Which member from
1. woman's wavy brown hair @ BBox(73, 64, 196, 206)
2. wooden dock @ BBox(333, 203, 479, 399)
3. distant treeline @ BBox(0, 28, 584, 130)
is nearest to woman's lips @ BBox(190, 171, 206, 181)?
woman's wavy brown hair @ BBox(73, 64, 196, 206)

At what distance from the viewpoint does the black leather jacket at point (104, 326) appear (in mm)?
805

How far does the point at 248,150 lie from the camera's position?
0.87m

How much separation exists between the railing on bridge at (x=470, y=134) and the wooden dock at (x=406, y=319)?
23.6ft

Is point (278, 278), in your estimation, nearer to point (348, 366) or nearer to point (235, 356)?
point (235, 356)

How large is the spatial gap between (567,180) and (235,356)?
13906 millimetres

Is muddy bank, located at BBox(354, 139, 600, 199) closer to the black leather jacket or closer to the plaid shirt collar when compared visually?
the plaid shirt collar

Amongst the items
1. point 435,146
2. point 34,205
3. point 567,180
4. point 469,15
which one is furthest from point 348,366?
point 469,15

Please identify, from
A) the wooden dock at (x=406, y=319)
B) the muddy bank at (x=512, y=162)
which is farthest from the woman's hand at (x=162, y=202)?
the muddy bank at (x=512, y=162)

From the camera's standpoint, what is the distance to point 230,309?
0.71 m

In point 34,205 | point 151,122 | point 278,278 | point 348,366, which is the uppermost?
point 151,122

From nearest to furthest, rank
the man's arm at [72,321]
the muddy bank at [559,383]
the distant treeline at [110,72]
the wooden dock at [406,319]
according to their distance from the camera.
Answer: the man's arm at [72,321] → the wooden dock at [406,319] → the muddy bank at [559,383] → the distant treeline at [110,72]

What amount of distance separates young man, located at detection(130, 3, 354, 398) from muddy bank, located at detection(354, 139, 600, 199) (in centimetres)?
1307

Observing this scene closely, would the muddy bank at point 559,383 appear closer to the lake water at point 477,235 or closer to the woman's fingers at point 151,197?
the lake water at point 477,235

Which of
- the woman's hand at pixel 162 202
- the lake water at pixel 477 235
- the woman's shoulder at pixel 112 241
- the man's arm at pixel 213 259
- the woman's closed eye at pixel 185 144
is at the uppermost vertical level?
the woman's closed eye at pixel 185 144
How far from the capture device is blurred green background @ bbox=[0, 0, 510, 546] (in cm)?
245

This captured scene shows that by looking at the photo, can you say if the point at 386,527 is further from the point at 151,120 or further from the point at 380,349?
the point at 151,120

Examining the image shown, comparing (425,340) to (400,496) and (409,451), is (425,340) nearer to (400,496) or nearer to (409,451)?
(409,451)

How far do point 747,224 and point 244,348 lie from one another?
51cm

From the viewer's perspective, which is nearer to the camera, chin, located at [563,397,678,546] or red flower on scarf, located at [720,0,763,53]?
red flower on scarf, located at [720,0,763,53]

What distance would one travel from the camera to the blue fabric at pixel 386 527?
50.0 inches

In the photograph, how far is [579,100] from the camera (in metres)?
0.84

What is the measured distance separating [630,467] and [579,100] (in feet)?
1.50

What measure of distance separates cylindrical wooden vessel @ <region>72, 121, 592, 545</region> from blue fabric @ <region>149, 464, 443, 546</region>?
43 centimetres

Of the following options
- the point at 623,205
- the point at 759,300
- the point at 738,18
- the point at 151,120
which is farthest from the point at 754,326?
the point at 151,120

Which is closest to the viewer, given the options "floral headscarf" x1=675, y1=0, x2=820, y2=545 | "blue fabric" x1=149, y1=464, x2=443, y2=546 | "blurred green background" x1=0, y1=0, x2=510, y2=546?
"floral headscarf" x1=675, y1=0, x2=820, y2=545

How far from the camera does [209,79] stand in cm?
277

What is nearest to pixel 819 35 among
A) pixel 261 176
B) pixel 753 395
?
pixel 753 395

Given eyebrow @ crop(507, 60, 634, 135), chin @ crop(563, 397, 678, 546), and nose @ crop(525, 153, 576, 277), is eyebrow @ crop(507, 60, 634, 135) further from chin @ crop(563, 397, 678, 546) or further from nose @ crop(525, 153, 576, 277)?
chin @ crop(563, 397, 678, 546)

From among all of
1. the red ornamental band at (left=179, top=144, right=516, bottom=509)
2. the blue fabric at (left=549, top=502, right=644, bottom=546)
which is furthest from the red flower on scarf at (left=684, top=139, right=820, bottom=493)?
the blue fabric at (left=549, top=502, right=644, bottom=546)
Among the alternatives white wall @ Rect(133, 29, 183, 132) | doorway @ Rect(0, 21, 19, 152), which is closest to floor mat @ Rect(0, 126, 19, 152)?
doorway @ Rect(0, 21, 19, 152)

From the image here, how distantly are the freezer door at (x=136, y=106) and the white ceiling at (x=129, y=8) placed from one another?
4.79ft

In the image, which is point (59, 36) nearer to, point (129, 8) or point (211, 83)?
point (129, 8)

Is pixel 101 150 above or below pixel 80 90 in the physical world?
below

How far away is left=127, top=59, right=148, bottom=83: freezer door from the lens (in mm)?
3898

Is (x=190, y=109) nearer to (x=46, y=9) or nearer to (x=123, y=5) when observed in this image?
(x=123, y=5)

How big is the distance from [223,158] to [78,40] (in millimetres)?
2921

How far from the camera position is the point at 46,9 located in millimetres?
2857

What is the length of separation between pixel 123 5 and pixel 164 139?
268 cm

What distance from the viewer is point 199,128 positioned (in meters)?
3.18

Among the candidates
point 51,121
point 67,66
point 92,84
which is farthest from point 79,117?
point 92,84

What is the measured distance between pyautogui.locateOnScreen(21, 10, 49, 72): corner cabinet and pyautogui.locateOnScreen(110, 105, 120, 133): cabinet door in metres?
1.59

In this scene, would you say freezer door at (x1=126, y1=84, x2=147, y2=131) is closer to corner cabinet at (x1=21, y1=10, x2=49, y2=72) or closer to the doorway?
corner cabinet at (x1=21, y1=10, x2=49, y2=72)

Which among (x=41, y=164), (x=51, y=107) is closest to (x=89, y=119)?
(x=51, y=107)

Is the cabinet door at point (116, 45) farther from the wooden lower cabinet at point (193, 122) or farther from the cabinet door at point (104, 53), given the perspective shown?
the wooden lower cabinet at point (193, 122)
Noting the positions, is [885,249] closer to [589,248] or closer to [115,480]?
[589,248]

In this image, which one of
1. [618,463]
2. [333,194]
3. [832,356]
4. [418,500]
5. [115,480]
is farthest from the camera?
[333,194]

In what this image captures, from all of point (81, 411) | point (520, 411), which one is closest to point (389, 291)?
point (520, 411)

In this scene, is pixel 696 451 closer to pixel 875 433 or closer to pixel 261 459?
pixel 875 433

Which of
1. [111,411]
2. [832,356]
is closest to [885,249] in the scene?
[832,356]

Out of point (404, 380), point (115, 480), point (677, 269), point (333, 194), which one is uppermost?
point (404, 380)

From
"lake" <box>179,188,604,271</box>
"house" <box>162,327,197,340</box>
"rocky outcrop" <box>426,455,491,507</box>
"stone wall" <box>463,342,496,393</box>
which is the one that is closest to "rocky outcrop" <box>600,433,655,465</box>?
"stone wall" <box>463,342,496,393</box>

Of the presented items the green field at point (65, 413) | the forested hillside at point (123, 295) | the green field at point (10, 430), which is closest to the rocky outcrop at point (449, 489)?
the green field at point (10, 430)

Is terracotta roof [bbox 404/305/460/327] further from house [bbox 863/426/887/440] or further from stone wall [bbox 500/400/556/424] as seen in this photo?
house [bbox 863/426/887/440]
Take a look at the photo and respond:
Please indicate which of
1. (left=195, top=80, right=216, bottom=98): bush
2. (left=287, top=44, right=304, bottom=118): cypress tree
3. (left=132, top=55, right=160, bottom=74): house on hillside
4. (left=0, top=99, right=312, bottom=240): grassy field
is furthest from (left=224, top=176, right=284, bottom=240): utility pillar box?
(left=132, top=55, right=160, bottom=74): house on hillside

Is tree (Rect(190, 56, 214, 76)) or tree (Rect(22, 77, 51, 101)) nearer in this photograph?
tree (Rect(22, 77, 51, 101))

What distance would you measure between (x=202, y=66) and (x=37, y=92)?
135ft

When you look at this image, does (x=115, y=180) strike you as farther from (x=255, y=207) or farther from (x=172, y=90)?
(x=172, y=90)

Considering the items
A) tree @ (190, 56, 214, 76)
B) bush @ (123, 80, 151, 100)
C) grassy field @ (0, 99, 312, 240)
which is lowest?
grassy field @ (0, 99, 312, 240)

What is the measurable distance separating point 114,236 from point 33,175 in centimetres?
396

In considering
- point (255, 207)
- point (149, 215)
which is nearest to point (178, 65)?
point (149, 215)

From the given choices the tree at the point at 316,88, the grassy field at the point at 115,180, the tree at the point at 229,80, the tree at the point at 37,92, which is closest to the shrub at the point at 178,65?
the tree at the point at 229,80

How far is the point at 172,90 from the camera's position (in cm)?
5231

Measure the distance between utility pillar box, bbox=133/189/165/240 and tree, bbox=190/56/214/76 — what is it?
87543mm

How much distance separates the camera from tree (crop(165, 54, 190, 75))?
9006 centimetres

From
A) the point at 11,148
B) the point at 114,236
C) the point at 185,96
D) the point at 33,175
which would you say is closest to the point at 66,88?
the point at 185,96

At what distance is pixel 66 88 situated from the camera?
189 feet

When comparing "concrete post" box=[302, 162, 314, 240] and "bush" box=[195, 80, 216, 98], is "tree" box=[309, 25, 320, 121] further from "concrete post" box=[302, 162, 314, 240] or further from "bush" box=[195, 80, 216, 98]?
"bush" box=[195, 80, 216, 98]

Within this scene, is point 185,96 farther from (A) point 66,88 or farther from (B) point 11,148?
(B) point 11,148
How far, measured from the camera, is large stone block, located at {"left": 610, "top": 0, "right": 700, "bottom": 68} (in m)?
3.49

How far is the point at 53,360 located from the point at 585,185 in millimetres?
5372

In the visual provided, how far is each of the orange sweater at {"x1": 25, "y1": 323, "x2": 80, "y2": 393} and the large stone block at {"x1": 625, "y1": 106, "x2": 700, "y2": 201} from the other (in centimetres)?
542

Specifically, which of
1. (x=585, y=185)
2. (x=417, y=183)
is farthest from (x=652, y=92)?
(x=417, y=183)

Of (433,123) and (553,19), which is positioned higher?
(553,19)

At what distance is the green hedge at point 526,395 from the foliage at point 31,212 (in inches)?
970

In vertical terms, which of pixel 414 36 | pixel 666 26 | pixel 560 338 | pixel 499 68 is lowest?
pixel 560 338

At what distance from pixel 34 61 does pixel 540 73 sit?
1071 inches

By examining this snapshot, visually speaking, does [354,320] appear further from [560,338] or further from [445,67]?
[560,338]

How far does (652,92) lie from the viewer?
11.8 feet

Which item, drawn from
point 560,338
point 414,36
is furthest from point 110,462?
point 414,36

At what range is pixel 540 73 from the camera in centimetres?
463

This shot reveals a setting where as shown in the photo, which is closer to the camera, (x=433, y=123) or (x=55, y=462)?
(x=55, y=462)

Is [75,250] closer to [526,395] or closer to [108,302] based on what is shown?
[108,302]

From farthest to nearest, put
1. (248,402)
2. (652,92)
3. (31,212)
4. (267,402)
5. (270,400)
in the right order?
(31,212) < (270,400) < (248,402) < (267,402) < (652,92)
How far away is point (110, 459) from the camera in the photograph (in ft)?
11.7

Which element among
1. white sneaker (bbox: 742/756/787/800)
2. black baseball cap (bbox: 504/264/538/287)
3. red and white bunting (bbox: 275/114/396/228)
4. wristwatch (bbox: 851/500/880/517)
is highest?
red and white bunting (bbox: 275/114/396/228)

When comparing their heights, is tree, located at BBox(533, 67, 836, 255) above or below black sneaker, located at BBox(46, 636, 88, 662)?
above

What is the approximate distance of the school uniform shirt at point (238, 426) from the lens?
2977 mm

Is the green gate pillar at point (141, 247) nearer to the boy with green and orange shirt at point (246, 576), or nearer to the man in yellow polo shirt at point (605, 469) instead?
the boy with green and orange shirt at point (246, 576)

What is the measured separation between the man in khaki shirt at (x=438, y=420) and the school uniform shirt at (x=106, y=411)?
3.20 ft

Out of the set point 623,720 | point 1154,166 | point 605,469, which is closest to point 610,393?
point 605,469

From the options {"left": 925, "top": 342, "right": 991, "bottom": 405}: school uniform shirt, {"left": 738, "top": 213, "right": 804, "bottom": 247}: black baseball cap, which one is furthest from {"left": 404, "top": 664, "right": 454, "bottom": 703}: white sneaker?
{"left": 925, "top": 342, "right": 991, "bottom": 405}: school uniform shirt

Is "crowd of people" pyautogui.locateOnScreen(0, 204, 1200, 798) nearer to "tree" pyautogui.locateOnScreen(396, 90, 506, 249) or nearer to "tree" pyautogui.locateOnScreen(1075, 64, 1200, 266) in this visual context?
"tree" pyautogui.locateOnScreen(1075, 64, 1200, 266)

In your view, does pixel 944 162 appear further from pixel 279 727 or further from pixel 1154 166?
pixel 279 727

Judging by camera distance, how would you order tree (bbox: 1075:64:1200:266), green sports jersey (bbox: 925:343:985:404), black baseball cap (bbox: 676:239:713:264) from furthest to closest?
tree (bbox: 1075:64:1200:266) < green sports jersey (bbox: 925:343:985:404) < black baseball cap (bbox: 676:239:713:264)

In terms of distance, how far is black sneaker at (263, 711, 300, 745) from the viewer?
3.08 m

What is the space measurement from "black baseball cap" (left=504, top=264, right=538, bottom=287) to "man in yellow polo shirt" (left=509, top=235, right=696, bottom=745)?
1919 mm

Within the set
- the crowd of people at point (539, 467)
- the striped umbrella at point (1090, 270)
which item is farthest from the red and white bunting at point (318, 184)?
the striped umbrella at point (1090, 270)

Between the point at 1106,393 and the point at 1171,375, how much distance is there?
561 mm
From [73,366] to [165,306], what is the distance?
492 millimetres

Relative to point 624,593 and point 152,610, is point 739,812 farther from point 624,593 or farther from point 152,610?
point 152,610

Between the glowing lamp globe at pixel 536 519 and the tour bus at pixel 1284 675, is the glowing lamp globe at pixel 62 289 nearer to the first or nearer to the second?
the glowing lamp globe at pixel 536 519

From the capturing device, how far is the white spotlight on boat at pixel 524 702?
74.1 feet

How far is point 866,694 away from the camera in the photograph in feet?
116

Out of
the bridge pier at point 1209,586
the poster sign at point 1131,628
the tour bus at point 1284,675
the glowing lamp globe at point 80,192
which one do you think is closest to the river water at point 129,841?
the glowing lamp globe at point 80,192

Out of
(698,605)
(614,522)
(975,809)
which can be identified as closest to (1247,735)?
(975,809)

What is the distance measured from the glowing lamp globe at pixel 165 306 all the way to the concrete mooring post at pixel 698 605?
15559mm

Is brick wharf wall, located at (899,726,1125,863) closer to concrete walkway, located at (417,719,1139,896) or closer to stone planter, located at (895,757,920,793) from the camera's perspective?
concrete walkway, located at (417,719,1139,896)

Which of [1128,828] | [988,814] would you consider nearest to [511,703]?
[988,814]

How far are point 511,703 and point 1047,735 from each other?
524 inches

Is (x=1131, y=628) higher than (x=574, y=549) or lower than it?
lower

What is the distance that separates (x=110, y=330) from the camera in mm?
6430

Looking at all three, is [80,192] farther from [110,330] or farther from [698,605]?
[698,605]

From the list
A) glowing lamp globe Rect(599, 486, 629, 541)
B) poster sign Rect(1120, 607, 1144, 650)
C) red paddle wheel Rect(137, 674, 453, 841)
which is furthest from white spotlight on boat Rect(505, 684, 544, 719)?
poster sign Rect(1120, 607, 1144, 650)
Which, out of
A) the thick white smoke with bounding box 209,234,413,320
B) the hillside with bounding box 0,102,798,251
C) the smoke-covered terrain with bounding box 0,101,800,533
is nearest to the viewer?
====================
Written request –
With both ends included, please retype exactly the lines from the line containing "How far are" to the final line of the data.

Expected output –
How far are point 511,703 and point 1047,735 from each other?
524 inches

Is (x=1131, y=628) higher than (x=574, y=549) or lower than it?
lower

What is the distance that separates (x=110, y=330) from the camera in mm?
6430

Looking at all three, is [80,192] farther from [110,330] or farther from [698,605]?
[698,605]

From the list
A) glowing lamp globe Rect(599, 486, 629, 541)
B) poster sign Rect(1120, 607, 1144, 650)
C) red paddle wheel Rect(137, 674, 453, 841)
which is furthest from white spotlight on boat Rect(505, 684, 544, 719)?
poster sign Rect(1120, 607, 1144, 650)
Which, out of
A) the thick white smoke with bounding box 209,234,413,320
B) the hillside with bounding box 0,102,798,251
C) the smoke-covered terrain with bounding box 0,101,800,533
is nearest to the viewer?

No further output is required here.